**Supplied passage:**
· · · ·
Did you sign a contract or an order for the Granite Worktop directly from Granite Ltd?

 

Have Granite Ltd or the Kitchen Company banked the £1500?

 

"Received £1500, date, for granite deposit", very interesting this point as it's so grey it's almost black.

 

"I have a separate piece of paper, also hand-written, no letter-head, giving my name & address and stating that ... Granite Ltd will supply"

 

Were you informed directly that Granite Ltd would be supplying the worktop direct to you or would they be supplying it to the kitchen company?

 

Who was actually ordering the worktop from Granite Ltd? You or the kitchen company?

 

"Does the Customer Require a Recommended Fitting Service" was ticked as Yes and we were quoted a figure of £1700 for that service which we were given to understand would be carried out by their fitters."

 

Does the £1700 amount include or exclude vat on the order, it must clearly state this in either the order form or the terms and conditions, which obviously you did not get as the buggers don't issue any!

 

"So, the answer to your question whether I was happy for a sub contractor to supply and fit the granite worktop, is a bit of a grey area. I thought they worked hand in glove with each other but I did know that it was a separate company providing that service"
· · · ·
**Information shown:**

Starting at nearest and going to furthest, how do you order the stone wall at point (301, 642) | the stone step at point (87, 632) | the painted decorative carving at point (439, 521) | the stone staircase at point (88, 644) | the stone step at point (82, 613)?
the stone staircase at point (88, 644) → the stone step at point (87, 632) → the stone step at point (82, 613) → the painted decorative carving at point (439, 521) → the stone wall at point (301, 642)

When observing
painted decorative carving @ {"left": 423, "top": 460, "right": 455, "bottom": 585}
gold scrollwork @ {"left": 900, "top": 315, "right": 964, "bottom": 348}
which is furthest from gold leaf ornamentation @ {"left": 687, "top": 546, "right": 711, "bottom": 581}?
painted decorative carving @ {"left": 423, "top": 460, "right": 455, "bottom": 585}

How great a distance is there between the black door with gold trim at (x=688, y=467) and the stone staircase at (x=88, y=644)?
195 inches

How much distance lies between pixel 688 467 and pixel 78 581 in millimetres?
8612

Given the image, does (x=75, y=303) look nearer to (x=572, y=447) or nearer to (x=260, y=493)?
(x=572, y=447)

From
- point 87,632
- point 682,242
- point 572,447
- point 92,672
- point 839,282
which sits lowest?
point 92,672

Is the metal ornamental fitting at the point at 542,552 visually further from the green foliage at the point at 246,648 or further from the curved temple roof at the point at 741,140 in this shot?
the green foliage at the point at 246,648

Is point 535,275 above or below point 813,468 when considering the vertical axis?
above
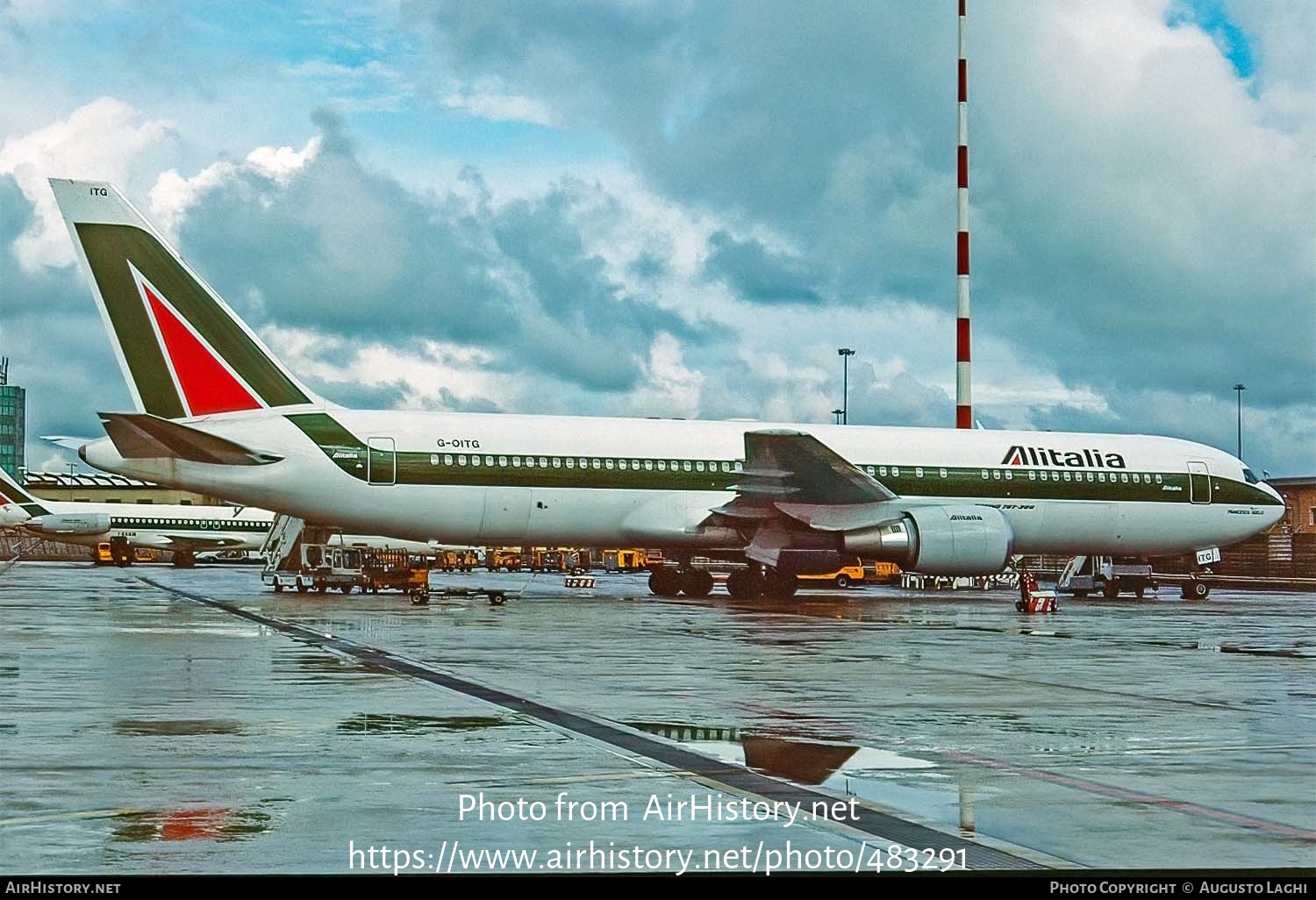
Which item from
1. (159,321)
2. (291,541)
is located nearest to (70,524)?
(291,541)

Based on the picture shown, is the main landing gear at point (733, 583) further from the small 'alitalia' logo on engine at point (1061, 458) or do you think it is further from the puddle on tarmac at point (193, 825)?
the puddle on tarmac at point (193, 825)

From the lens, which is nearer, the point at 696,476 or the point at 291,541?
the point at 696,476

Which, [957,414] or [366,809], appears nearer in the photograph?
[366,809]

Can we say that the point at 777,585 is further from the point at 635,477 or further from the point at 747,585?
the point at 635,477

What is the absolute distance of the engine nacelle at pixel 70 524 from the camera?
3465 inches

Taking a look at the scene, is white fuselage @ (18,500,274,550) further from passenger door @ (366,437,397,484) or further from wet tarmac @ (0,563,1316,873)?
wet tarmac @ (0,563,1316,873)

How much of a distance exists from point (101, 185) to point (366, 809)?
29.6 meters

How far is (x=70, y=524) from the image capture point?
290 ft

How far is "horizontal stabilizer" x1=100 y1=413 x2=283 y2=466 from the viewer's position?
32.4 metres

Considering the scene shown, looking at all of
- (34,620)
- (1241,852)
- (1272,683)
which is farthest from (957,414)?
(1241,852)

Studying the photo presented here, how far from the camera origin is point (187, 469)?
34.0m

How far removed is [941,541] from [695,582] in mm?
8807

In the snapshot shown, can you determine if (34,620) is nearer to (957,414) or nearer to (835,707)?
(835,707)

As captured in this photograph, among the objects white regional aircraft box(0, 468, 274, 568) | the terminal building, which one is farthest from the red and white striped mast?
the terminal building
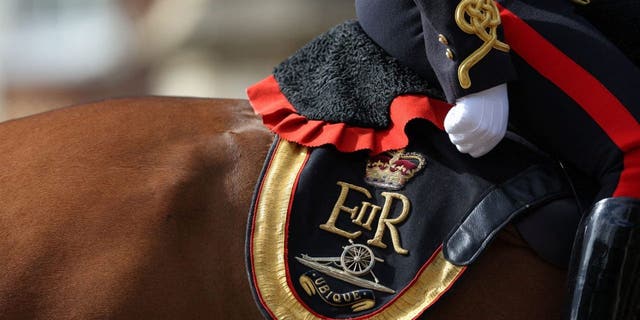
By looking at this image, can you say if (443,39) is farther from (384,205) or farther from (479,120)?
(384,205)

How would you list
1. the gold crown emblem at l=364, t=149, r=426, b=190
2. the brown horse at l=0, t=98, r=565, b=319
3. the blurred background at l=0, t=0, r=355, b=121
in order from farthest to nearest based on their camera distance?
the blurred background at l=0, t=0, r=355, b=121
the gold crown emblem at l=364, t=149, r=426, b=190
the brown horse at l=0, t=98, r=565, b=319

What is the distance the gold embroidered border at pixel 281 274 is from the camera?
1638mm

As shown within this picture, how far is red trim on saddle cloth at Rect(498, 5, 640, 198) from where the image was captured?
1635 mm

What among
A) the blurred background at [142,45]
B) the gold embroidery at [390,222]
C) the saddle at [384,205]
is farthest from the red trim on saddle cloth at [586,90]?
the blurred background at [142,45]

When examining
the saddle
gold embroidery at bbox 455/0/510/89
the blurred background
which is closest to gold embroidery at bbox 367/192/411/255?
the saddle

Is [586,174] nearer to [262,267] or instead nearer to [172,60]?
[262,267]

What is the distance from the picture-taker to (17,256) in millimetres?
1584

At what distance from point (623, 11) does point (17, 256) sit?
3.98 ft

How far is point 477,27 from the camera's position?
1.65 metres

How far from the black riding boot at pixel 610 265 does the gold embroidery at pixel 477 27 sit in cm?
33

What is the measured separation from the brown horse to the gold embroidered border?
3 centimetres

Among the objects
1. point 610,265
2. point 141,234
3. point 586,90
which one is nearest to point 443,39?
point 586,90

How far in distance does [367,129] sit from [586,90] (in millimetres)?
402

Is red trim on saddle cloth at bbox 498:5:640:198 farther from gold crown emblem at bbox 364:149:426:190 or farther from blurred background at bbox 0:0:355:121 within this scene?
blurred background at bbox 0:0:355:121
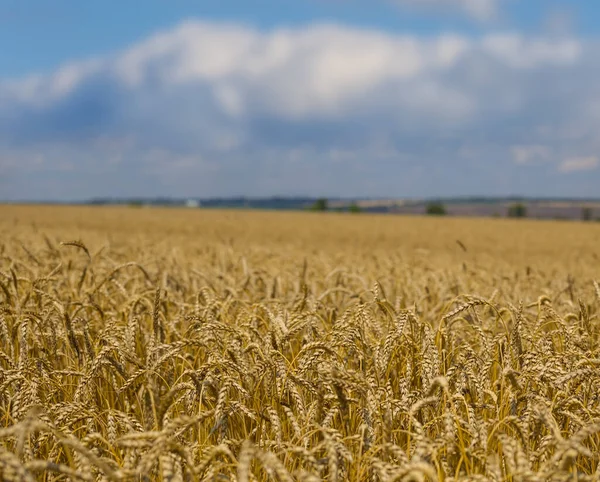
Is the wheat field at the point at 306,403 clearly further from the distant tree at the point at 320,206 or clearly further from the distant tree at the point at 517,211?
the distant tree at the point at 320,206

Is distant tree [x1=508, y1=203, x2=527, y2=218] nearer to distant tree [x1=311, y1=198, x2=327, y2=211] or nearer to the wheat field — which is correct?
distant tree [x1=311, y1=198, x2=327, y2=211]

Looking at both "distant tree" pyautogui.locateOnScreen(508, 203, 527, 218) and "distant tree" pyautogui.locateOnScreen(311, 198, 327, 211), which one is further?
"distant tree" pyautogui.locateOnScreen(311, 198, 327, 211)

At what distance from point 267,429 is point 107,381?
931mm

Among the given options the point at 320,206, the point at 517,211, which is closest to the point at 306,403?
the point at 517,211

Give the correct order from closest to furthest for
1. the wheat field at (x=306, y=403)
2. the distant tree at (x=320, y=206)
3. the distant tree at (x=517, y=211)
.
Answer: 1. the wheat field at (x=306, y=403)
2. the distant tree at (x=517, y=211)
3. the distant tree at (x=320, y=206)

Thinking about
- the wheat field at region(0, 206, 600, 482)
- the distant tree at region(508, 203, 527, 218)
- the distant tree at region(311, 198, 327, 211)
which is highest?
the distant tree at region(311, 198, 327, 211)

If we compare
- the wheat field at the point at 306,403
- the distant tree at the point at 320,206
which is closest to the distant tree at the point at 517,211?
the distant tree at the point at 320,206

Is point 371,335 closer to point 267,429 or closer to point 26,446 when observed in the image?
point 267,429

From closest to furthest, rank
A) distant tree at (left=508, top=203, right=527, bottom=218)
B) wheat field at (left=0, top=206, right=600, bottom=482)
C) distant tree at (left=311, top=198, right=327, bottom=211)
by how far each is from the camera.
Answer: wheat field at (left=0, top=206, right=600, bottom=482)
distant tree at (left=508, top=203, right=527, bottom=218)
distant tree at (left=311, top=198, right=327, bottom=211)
· · · ·
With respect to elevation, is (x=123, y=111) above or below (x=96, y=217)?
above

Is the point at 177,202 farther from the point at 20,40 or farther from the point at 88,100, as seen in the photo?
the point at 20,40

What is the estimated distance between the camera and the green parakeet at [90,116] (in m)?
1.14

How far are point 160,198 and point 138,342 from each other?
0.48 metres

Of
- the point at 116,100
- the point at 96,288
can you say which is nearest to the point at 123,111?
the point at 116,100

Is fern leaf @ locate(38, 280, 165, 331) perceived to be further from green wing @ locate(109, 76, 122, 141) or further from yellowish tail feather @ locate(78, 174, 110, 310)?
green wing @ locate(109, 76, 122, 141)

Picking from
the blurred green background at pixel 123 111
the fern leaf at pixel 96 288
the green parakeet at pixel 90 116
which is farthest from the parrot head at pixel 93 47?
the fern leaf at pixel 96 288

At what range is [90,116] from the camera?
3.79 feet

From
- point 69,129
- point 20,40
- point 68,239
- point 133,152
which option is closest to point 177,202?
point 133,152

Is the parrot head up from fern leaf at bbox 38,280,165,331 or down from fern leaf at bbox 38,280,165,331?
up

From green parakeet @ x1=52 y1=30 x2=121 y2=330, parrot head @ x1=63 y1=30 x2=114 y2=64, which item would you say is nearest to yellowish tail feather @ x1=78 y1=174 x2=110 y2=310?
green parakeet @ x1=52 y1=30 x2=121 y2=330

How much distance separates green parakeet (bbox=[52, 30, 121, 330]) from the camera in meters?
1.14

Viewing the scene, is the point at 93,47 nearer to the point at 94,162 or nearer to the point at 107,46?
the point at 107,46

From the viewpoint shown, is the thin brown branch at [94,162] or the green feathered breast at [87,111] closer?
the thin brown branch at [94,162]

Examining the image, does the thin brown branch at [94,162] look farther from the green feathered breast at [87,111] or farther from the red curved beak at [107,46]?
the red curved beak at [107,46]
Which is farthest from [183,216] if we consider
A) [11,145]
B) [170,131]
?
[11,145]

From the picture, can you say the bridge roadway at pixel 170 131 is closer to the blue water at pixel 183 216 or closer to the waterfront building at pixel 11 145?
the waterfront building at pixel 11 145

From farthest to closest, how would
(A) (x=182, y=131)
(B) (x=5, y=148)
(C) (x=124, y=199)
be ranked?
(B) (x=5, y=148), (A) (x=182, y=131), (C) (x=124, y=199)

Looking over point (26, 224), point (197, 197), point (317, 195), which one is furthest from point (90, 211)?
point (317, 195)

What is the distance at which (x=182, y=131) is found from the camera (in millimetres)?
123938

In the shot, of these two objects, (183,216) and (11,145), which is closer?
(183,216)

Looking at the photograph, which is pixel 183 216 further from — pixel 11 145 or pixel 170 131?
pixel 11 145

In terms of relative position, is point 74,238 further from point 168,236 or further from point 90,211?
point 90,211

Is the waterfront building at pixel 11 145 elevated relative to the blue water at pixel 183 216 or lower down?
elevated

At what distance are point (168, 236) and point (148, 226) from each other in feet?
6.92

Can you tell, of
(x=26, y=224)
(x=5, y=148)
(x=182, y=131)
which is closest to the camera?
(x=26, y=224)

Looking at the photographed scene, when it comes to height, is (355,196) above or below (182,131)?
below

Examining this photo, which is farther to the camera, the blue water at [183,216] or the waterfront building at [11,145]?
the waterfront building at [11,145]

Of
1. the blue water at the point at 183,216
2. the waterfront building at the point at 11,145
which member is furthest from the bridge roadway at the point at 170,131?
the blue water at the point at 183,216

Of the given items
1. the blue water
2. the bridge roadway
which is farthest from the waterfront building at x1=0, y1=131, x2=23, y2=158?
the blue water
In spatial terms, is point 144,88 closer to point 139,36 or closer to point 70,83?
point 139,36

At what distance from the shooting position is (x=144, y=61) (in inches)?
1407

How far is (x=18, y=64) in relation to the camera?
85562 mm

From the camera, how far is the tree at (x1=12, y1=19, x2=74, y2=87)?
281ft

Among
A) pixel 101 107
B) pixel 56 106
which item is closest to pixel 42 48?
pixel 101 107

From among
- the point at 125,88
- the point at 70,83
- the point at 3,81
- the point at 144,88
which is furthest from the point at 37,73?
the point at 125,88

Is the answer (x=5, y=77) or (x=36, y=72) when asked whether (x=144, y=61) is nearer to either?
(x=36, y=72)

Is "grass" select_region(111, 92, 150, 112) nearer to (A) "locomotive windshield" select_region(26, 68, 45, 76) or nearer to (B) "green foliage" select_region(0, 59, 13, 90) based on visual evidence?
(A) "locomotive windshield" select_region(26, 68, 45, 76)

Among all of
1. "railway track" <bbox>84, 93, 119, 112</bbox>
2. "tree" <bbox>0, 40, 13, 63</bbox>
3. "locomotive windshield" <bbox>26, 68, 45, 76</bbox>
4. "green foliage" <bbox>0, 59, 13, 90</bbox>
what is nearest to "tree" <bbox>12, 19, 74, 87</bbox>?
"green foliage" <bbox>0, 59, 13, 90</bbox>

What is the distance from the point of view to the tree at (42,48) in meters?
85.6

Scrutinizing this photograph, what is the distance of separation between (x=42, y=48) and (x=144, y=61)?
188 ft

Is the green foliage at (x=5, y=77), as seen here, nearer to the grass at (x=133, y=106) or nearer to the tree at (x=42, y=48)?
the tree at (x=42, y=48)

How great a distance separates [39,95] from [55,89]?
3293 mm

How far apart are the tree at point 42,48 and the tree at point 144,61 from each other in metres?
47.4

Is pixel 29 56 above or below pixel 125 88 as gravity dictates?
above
· · · ·
**Stated problem:** In the granite worktop discussion above, what figure was quoted for the recommended fitting service?

**Answer to this problem:** £1700